21 preghierine per una nuova vitaMa la domanda che s’impone, man mano che ci si inoltra nella lettura di «questa cosa piena di bellezza, allegria e di profonda tristezza» (così lo stesso Moresco nella Nota di presentazione), non può essere che questa: cosa questi svagati esercizi di fantasia consentono di rilevare in chiave di proiezione autobiografica? Cosa, insomma, ci dicono dell’animale Moresco? Singolare è intanto come, nelle “preghierine”, la somma delle aspirazioni e il destino intellettuale dello scrittore finiscano per sovrapporsi, fino a coincidere, espresse sempre in icastiche invocazioni. Qualche esempio? Alla Rana non può che chiedere d’insegnargli il suo «vivere anfibio nei due regni della vita e della morte»; così come al Pesce di «rimanere sospeso tra cielo e mare e tra spazio e tempo e tra vita e morte». E, variante di un consimile destino, analoga è la supplica rivolta alle Mosche: «Insegnate anche a me a scomparire e apparire, a non esserci e a esserci, a morire e risorgere». Mentre alle Lucciole, a mo’ di promemoria di quella che si è oramai imposta come concentrata icona della sua disposizione ancor prima che alla letteratura al sentimento della vita, con timido orgoglio conferma: «Anch’io continuo a far balenare la mia lucina nel buio». Le prose, ciò si vuol significare, diventano così per lui occasione di un candido monologante ragionare intorno all’utopia che noi lettori abbiamo imparato a frequentare, in presa diretta, nelle sue ultime prove (La lucina e Favola d’amore).

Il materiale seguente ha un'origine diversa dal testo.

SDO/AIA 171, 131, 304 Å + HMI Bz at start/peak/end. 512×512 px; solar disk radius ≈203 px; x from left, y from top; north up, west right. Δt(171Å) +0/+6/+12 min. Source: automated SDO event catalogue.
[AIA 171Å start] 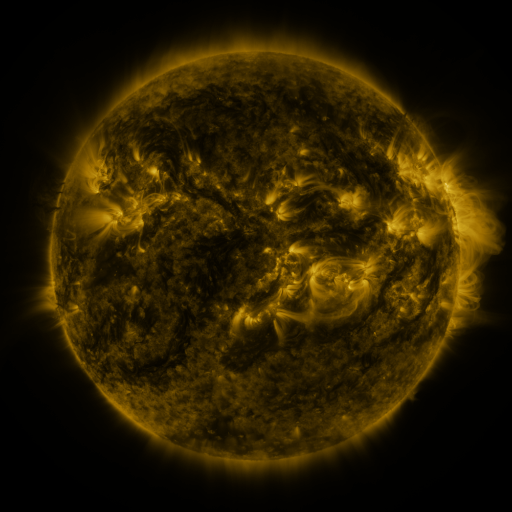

Parla dunque a se stesso e di se stesso: allo «scrittore inventato» che non chiede altro che di stare ancora un po’ come «cosa inventata dentro la vita inventata»; di vivere, perciò, anche al di là, «nella vita inventata e increata». Nell’imparare la difficile arte di stare a metà, sospesi, Antonio Moresco non può che elogiare lo stile dell’anitra (l’animale che ama su tutti), capace di scivolare, senza far rumore, «sul filo dello spazio e del tempo»: da tradurre non già, come vuole La Capria, nel dettato di uno scrivere che celi lo sforzo e si mostri naturale, ma nella decisiva disposizione verso una silenziosa vicinanza/distanza al mondo e dal mondo.